November 29, 2005

"We live in Dictatorship"- Negasso Gidada's Interview with Spiegel Magazin

UNREST IN ETHIOPIA
"We Live in a Dictatorship"
Negasso Gidada, the 61-year-old former president of Ethiopia talks about the unrest in his country, the crackdown on dissidents and journalists and the threat of war in the Horn of Africa.

DER SPIEGEL
Opposition politician
Negasso Gidada: "We are threatened with civil war
SPIEGEL: Mr. Gidada, for weeks, there has been shooting on the streets of the capital, Addis Ababa. Why isn't there peace in the country where you served as minister for four years and president for six years?
Gidada: The situation is very serious. Every day, people are arrested in Addis and taken into camps. Young people are beaten and the police rob the homes of suspects. There are detention camps in malaria-infested areas. Most opposition politicians, writers, journalists and professors have been arrested. The official figure of those detained is 8,000 but you can be sure that this figure is much higher -- possibly up to 40,000.

SPIEGEL: How could it come to this?
Gidada: The government didn't really believe that it would do so badly in the parliamentary elections in May -- which should really have been the first democratic elections in the country's history. The opposition won in almost all the big cities, in Addis with almost 100 per cent. When this became clear, the government of the prime minister, Meles Zenawi, massively rigged the poll results and forced the opposition to acknowledge the official figures or stay away from those positions which would have been theirs despite the manipulation.

**DATASET ROWS:**
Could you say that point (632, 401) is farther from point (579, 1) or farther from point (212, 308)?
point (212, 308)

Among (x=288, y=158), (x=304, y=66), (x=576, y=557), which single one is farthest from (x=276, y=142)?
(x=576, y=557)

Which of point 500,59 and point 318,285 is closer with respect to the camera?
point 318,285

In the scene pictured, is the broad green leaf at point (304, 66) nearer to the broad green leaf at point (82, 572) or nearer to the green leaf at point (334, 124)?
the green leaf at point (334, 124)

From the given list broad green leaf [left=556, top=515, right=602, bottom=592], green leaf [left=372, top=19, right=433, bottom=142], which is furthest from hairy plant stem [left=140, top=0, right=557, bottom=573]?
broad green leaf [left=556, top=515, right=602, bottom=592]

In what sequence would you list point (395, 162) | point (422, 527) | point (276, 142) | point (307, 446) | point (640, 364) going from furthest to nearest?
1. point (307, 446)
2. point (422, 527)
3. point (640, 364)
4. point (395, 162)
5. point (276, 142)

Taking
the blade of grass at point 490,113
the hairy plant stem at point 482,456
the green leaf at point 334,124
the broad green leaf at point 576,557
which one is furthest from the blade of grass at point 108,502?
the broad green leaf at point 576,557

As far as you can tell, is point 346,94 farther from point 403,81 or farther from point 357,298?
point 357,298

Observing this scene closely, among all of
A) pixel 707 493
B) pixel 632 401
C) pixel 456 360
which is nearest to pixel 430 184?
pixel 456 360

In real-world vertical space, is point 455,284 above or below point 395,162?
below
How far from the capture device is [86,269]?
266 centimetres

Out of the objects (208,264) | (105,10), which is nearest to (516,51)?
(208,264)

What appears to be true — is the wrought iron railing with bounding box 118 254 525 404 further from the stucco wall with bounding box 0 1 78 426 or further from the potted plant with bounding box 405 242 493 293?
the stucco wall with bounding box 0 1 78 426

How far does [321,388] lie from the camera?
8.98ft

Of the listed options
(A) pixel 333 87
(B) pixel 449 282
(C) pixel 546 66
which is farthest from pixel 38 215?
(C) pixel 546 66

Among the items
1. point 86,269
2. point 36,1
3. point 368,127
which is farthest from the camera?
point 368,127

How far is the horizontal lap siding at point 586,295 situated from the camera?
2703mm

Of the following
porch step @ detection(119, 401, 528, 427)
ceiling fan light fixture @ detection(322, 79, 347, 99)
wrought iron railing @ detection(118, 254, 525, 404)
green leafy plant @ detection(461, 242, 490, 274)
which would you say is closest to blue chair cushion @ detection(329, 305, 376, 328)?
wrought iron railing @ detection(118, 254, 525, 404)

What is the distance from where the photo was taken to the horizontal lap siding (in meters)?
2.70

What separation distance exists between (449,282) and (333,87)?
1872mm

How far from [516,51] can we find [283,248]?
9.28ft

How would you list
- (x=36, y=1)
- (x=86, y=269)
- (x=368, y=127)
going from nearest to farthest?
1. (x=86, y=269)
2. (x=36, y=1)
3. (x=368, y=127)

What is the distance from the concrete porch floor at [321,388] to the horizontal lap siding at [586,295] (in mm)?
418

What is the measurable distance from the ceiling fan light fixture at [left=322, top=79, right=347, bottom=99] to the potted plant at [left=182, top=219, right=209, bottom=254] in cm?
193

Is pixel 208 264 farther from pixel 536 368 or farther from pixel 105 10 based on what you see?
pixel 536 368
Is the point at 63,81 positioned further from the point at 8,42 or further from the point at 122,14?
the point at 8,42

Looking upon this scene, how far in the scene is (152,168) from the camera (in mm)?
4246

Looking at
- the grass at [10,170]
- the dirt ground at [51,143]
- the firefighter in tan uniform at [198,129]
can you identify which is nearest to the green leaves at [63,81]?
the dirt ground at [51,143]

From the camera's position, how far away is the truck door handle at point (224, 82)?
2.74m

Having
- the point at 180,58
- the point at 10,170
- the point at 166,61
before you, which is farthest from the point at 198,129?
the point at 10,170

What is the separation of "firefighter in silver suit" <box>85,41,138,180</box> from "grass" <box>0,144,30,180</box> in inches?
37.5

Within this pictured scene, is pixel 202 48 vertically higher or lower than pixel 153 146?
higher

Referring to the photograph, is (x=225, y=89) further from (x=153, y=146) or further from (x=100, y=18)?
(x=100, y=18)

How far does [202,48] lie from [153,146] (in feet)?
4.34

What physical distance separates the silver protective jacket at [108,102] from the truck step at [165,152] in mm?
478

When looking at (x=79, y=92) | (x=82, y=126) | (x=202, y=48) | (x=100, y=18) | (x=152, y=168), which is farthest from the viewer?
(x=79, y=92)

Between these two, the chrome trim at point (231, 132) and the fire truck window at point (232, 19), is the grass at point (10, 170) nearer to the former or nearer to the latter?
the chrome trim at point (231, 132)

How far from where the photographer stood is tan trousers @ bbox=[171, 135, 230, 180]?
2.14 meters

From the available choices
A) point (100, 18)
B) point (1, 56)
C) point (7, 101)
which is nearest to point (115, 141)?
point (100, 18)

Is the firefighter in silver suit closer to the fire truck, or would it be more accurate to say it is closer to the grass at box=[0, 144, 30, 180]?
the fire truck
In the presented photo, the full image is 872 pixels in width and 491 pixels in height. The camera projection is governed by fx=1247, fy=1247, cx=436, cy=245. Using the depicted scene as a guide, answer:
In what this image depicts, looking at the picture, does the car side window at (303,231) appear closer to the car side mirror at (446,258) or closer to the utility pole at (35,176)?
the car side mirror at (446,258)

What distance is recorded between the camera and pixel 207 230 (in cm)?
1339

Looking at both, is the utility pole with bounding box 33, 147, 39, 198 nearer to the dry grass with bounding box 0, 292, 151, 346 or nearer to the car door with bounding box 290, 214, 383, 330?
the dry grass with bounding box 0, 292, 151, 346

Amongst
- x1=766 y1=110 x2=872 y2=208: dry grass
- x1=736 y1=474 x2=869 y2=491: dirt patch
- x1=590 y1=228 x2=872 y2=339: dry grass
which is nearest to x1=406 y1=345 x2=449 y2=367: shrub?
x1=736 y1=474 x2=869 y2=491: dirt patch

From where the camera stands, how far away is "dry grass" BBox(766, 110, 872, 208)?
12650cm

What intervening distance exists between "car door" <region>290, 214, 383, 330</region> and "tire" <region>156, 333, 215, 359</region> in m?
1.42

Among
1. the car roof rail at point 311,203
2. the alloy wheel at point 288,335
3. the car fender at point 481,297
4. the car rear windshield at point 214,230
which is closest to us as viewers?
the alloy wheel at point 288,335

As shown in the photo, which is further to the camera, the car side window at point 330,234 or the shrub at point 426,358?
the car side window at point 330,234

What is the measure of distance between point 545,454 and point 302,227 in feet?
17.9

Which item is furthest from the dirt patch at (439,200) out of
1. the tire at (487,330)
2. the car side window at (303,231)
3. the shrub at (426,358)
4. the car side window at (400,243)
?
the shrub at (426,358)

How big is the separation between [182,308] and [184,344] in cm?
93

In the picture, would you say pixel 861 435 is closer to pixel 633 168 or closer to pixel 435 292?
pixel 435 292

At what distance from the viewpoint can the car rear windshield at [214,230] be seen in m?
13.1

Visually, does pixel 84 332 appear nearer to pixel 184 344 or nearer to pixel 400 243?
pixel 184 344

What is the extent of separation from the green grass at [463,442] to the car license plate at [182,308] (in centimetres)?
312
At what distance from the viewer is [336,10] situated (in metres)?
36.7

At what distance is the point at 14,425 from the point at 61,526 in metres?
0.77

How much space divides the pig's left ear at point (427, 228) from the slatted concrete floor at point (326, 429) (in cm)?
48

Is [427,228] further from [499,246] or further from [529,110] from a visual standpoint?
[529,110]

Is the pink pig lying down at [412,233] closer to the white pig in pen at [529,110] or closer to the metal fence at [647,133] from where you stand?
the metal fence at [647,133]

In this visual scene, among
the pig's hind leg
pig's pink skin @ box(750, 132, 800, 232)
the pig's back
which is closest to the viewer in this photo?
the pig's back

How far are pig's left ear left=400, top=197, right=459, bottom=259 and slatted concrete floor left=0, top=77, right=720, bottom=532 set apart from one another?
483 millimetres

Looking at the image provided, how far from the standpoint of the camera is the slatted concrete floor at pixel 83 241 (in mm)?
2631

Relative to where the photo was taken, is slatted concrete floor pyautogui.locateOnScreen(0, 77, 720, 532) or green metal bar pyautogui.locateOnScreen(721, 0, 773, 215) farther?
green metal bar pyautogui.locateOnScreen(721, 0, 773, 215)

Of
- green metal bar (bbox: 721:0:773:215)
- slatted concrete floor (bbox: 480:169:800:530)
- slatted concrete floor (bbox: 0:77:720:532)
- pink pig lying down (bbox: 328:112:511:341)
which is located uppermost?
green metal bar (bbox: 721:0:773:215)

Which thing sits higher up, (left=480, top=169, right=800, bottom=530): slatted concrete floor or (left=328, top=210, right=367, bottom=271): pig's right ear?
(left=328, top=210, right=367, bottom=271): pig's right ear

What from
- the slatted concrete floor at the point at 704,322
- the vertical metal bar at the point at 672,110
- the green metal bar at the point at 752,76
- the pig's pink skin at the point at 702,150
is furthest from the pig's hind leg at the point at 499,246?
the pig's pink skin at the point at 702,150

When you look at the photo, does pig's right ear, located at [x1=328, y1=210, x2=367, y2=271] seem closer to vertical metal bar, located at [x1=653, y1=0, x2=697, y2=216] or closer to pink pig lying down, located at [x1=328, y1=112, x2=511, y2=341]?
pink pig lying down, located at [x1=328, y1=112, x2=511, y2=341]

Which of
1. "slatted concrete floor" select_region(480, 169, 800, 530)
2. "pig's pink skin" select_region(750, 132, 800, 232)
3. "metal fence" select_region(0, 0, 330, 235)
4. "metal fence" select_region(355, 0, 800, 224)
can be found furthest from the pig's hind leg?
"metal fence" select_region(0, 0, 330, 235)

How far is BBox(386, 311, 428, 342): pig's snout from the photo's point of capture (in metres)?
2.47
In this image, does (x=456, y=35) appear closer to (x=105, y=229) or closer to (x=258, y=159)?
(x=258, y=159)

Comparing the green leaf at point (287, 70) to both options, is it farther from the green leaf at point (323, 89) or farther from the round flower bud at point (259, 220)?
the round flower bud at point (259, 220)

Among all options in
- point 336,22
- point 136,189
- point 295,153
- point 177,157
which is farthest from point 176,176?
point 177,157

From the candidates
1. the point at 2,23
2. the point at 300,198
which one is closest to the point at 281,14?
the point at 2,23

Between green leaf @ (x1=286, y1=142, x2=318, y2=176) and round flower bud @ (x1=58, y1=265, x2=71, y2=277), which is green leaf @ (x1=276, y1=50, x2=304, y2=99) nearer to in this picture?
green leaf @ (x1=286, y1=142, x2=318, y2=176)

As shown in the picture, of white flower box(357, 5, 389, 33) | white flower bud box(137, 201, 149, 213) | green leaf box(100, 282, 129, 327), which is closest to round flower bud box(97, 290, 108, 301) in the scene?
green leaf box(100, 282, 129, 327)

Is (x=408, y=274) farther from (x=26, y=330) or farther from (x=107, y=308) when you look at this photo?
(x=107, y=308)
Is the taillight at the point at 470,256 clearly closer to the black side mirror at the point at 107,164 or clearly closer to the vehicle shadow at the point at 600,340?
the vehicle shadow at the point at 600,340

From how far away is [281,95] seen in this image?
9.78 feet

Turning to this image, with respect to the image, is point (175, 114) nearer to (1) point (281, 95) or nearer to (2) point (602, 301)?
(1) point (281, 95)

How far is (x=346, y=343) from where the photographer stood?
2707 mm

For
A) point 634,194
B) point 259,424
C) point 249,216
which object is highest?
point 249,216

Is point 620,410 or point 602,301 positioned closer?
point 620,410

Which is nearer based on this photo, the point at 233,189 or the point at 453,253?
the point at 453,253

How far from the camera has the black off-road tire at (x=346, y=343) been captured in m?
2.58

**TO-DO LIST:**
A) Duplicate the passage of the interview with Negasso Gidada from "Negasso Gidada, the" to "for six years?".
B) In the interview with Negasso Gidada, what led the government of Meles Zenawi to rig the May poll results? Answer in one to three sentences.
C) Translate this sentence from the interview with Negasso Gidada into Spanish: "Every day, people are arrested in Addis and taken into camps."

**RESPONSES PER TASK:**
A)
Negasso Gidada, the 61-year-old former president of Ethiopia talks about the unrest in his country, the crackdown on dissidents and journalists and the threat of war in the Horn of Africa.

DER SPIEGEL
Opposition politician
Negasso Gidada: "We are threatened with civil war
SPIEGEL: Mr. Gidada, for weeks, there has been shooting on the streets of the capital, Addis Ababa. Why isn't there peace in the country where you served as minister for four years and president for six years?

B) The government had not expected to do so badly in the May parliamentary elections. The opposition won in almost all the big cities, with almost 100 percent in Addis Ababa. When this became clear, the government massively rigged the results.

C) Cada día, en Addis se arresta a personas y se las lleva a campos.